- [Tasks]:
**a.** According to the rule-change notice below, on what date did the Exchange file the proposed rule change with the Commission?
**b.** Decide whether each statement agrees with the rule-change notice below, answering yes or no and quoting the deciding words: (i) Rule 1036 is titled "Affiliated Persons of Specialists." (ii) Items I, II, and III were prepared by the Commission. (iii) The text of the proposed rule change can be found at the Commission's Public Reference Room.
**c.** List every rule, by number and title, whose outdated language the Exchange proposes to delete or amend in the rule-change notice below.

- [Page]:
Pursuant to Section 19(b)(1) of the Securities Exchange Act of 1934 (“Act”),[1] and Rule 19b-4 thereunder,[2] notice is hereby given that on August 12, 2016, NASDAQ PHLX LLC (“Exchange”) filed with the Securities and Exchange Commission (“SEC” or “Commission”) the proposed rule change as described in Items I, II, and III, below, which Items have been prepared by the Exchange. The Commission is publishing this notice to solicit comments on the proposed rule change from interested persons.

I. Self-Regulatory Organization's Statement of the Terms of Substance of the Proposed Rule Change

The Exchange proposes to delete or amend outdated rule language contained in Rules 1022, Securities Accounts and Orders of Specialists and Registered Options Traders, 1036, Affiliated Persons of Specialists, and 1037, Floor Reports of Exchanges Options Transactions.

The text of the proposed rule change is available on the Exchange's Web site at http://nasdaqphlx.cchwallstreet. com/, at the principal office of the Exchange, and at the Commission's Public Reference Room.

II. Self-Regulatory Organization's Statement of the Purpose of, and Statutory Basis for, the Proposed Rule Change

In its filing with the Commission, the Exchange included statements concerning the purpose of and basis for the proposed rule change and discussed any comments it received on the proposed rule change. The text of these statements may be examined at the places specified in Item IV below. The Exchange has prepared summaries, set forth in sections A, B, and C below, of the most significant aspects of such statements.

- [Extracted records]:
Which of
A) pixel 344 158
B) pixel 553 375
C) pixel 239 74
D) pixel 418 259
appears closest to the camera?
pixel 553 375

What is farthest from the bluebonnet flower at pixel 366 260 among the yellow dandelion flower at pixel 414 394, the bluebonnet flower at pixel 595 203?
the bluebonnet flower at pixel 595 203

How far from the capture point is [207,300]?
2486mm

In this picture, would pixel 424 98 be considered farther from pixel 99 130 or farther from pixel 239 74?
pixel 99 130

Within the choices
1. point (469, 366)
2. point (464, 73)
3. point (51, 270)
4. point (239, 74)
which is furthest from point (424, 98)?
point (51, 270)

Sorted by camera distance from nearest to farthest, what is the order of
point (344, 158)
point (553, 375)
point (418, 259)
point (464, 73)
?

- [Results in order]:
**a.** August 12, 2016.

**b.**
(i) Yes: "1036, Affiliated Persons of Specialists"
(ii) No: "which Items have been prepared by the Exchange"
(iii) Yes: "and at the Commission's Public Reference Room"

**c.**
- Rule 1022, Securities Accounts and Orders of Specialists and Registered Options Traders
- Rule 1036, Affiliated Persons of Specialists
- Rule 1037, Floor Reports of Exchanges Options Transactions